2.4. Redox-Responsive Hydrogels
Redox-responsive hydrogels can react to the reduction and oxidation of their constituent molecules. The redox-responsive hydrogels undergo redox reactions through partial subunits within the polymer backbone, flooding opposing ions to balance the newly formed charges and eventually leading to the material’s expansion [70]. Different metal ions confer different redox responsiveness, resulting in different mechanical properties. Iron ions are considered promising crosslinkers in biomedical applications, providing hydrogels with redox responsiveness and tunable mechanical properties by switching between two oxidation states, trivalent and divalent iron ions. This compensates for the lack of mechanical properties of simple hydrocoagulation and support.

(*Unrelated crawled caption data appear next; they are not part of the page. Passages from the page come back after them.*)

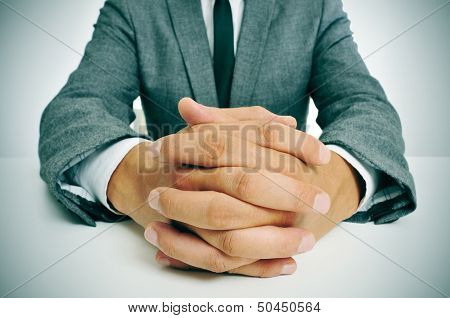 man wearing a suit sitting in a table with clasped hands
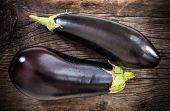 picture of brinjal  - Fresh eggplants with leaves over dark wooden background - JPG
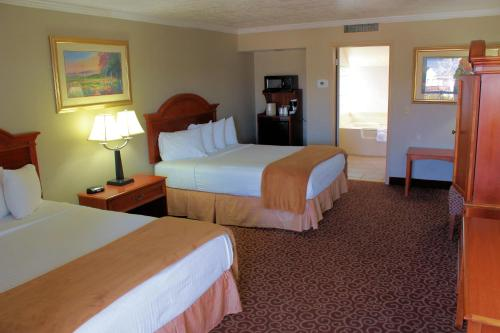 A bed or beds in a room at Red Arrow Inn & Suites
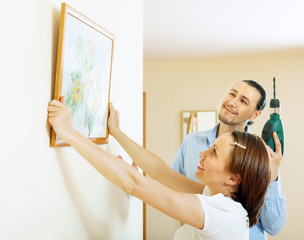 man and woman  hanging  art picture in frame on wall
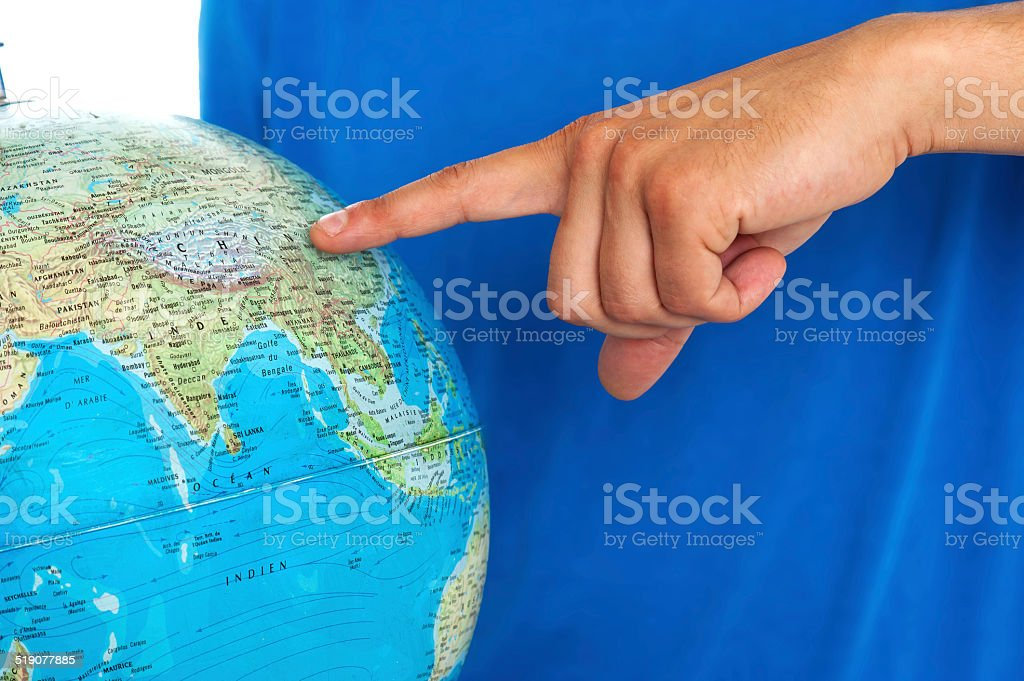 Closeup shot of male finger pointing at China stock photo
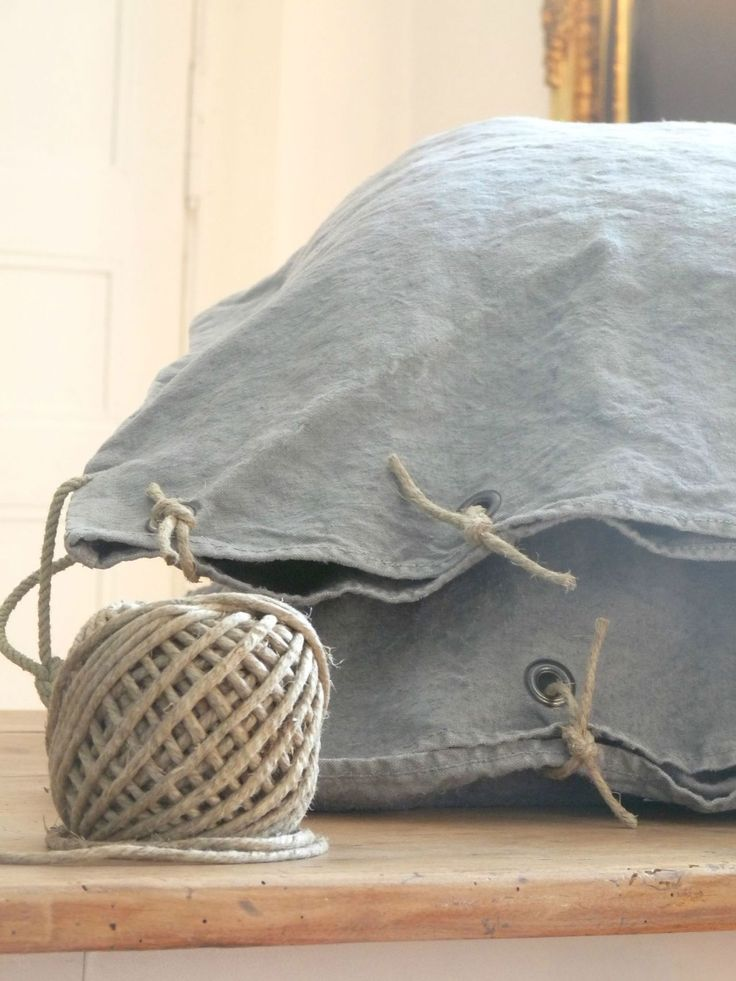 Not in English, but the idea is clear: punch grommets into denim and use hefty twine to create a rustic pillowcase.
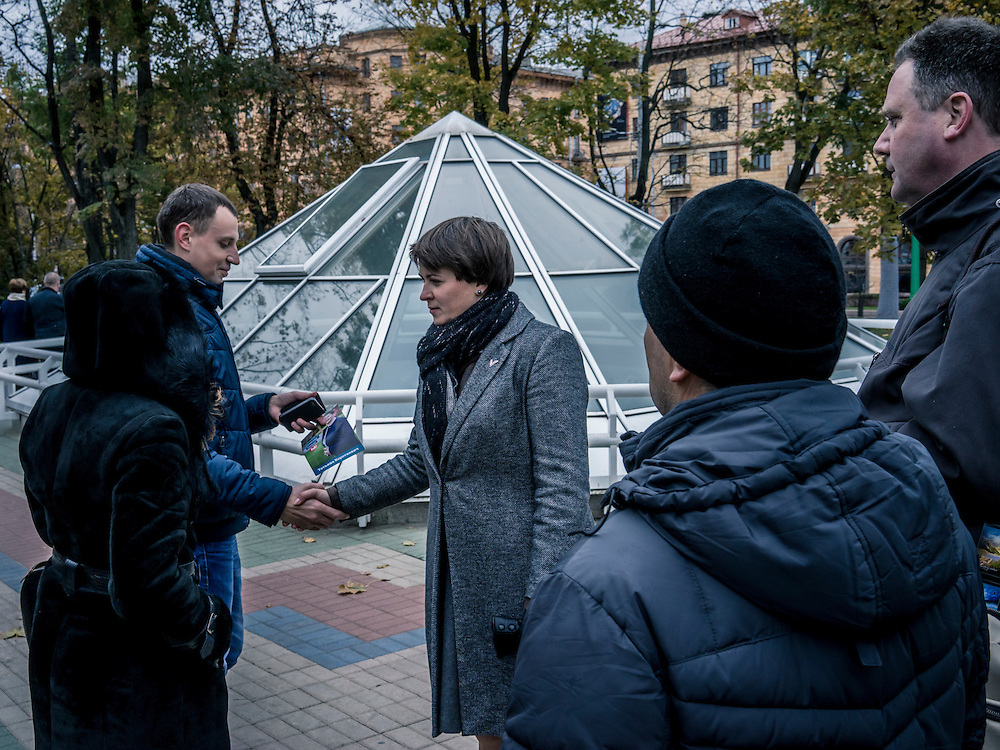 Tatyana Karatkovich, center, who is running for president of Belarus against longtime strongman Alexander Lukashenko, shakes hands with a supporter after a campaign event on Friday, October 9, 2015 in Minsk, Belarus.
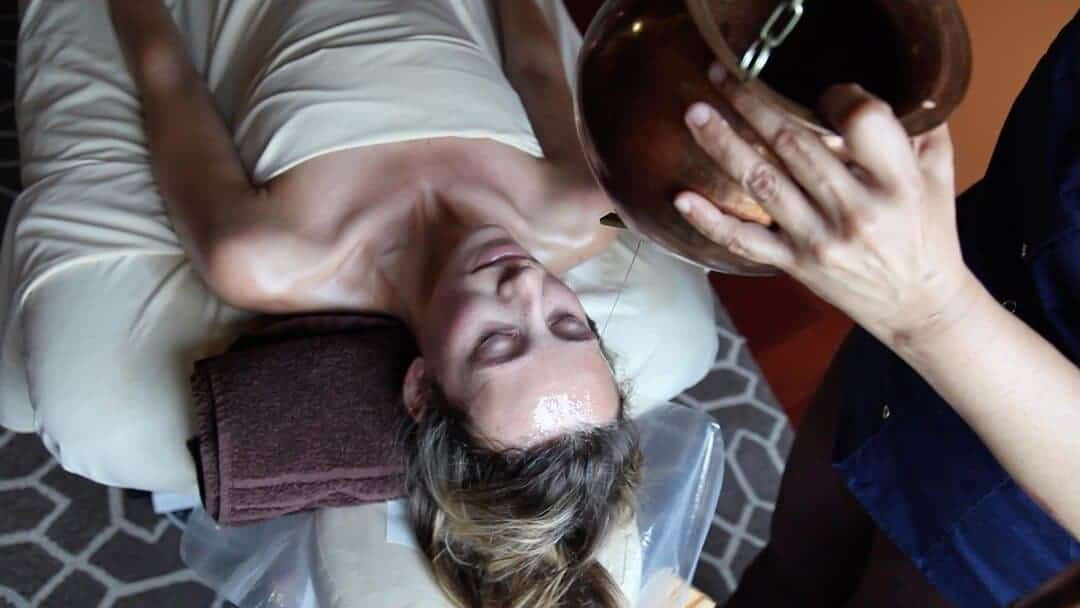 Shirodhara treatment at panchakarma wellness retreat.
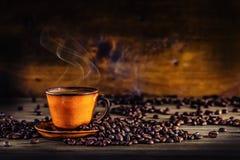 Schale schwarzer Kaffee und verschüttete Kaffeebohnen Süßes Hörnchen und ein Tasse Kaffee im Hintergrund Stockbild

Papanikolaou et al., designed a new redox hydrogel that switched between divalent and trivalent iron ions and was reversible between soft (0.06 MPa) and hard (2.1 MPa) [71]. Many scholars have studied the relationship between metal ions and the mechanical properties of materials, and they have also confirmed that the regulation of hydrogel hardness by a redox reaction can promote bone regeneration [72,73,74]. However, further research is needed to investigate the relationship between metal ions and biomineralization, which may become a highly relevant topic in the field.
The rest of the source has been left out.